▶ **READING PASSAGE**:
Pelvic pain is considered “chronic” or “persistent” when it is non-cyclical in nature and lasts longer than 6 months. It affects up to 1 in 5 women and around 1 in 15 men, and can significantly impact well-being in many areas of life – physical, social, relational, and psychological.

Female pain can occur in the vulva, vagina, tailbone, bladder, joints of the pelvis (the pubic bone and the sacro-iliac joints), and lower abdomen. It can affect bladder, bowel, and sexual function, as well as physical functions like sitting, standing, exercising, sleeping, etc. Conditions related to chronic or persistent pelvic pain include Endometriosis, Bladder Pain Syndrome, Interstitial Cystitis, Pudendal Neuralgia, Vulvodynia, among others. 

Male pelvic pain can occur in the groin, perineum, testicles, penis, tailbone, lower abdomen, joints of the pelvis (the pubic bone and the sacro-iliac joints), bladder, and prostate. Similar to females, it can affect bladder, bowel, and sexual function, as well as physical functions like sitting, standing, exercising, sleeping, etc. Conditions related to chronic or persistent pelvic pain include Prostatitis, Bladder Pain Syndrome, Interstitial Cystitis, Pudendal Neuralgia, among others.

Importantly, chronic or persistent pelvic pain can also be considered a condition itself, rather than a symptom of a condition. While sometimes referred to as Chronic Pelvic Pain Syndrome (CPPS), it doesn’t need a name or label to be valid or deserving of treatment. Research and clinical treatment approaches are shifting from a biomedical model of pain to a biopsychosocial model of pain. This shift sees pain as more multi-faceted, acknowledging that biological, medical, as well as psychological and social factors are impacted by pain and reciprocally impact pain. It’s a move beyond black and white labels to the consideration of systems and context.

▶ **GIVEN DATA**:
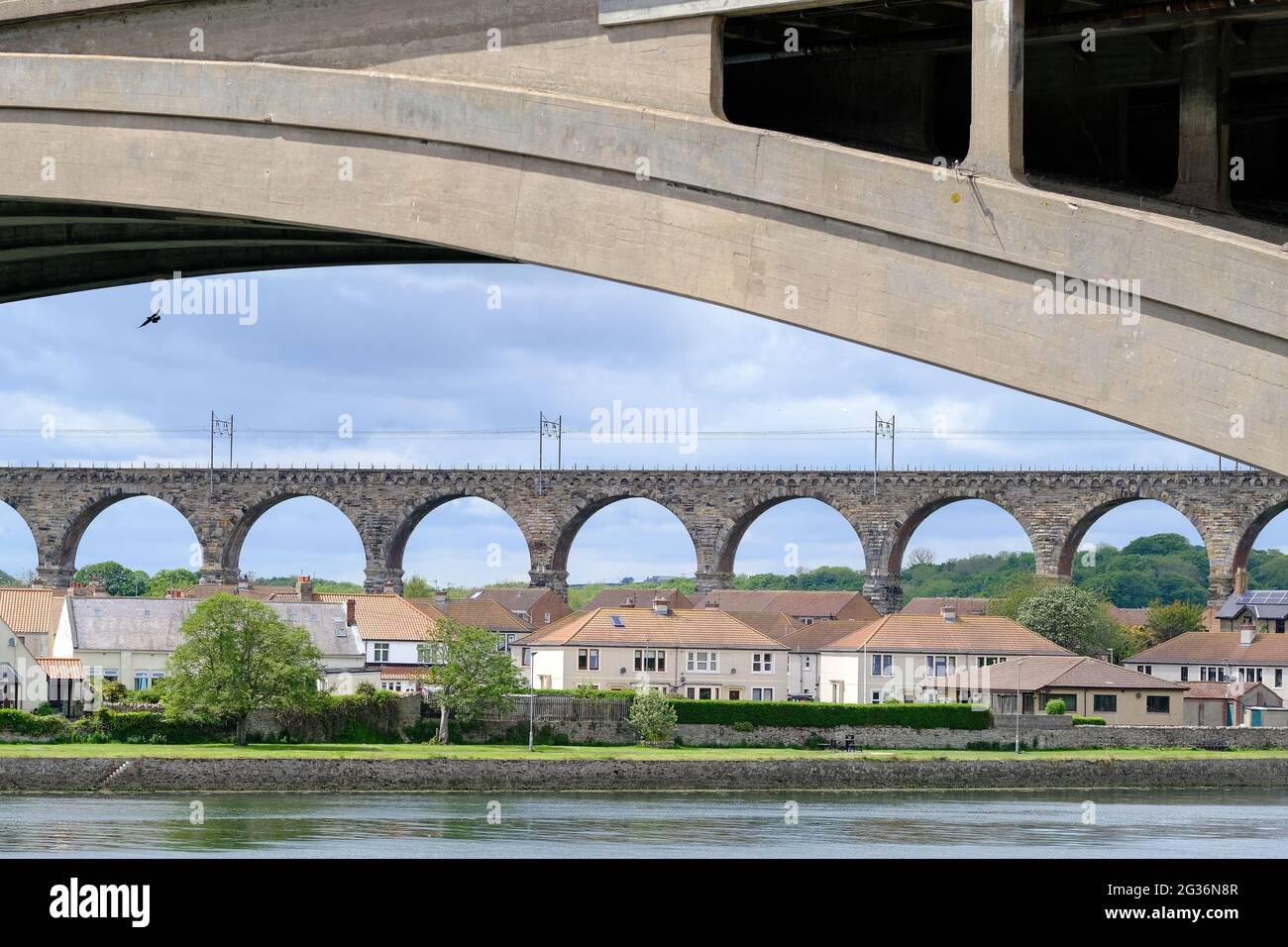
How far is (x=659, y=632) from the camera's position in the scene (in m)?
50.7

▶ **ACTIVITY LIST**:
a - In the passage on chronic pelvic pain, how long must non-cyclical pelvic pain last to be considered "chronic" or "persistent"?
b - List every condition that the passage on chronic pelvic pain names as related to chronic or persistent pelvic pain in females.
c - Continue the passage on chronic pelvic pain from its final sentence.

▶ **RESULTS IN ORDER**:
a - Longer than 6 months.

b - Endometriosis, Bladder Pain Syndrome, Interstitial Cystitis, Pudendal Neuralgia, Vulvodynia

c -
To begin managing and healing chronic or persistent pelvic pain, it is helpful to understand the concept of pain itself. While pain is traditionally attributed to a biomedical injury of something in your body, research from a biopsychosocial perspective has deeply challenged this understanding.

Pain is currently defined as “an unpleasant sensory and emotional experience associated with actual or potential tissue damage, or described in terms of such damage” (Moseley and Butler). This definition highlights pain as physical and emotional, as a warning signal, and as an experience not always related to the status of tissues (muscles, ligaments, tendons, bones, etc). Accordingly, navigating pain is more than addressing injured tissue, it is addressing a whole-body system and process of perception and protection. 

Pain is processed in the context of your central nervous system (CNS), which is made up of your brain and spinal cord. Pain is ultimately an output from the brain rather than an input to the brain. Thus, the context in which your brain sends out signals impacts the types of signals being sent out.

As a metaphorical example, your level of anxiety hearing a noise in your home at night will differ after a recent robbery in your neighbourhood versus none at all. The perceptions of danger and safety make a significant impact on our psychology as much as they do on our physiology. Our CNS is constantly adapting based off the signals it receives, including during the experience of pain.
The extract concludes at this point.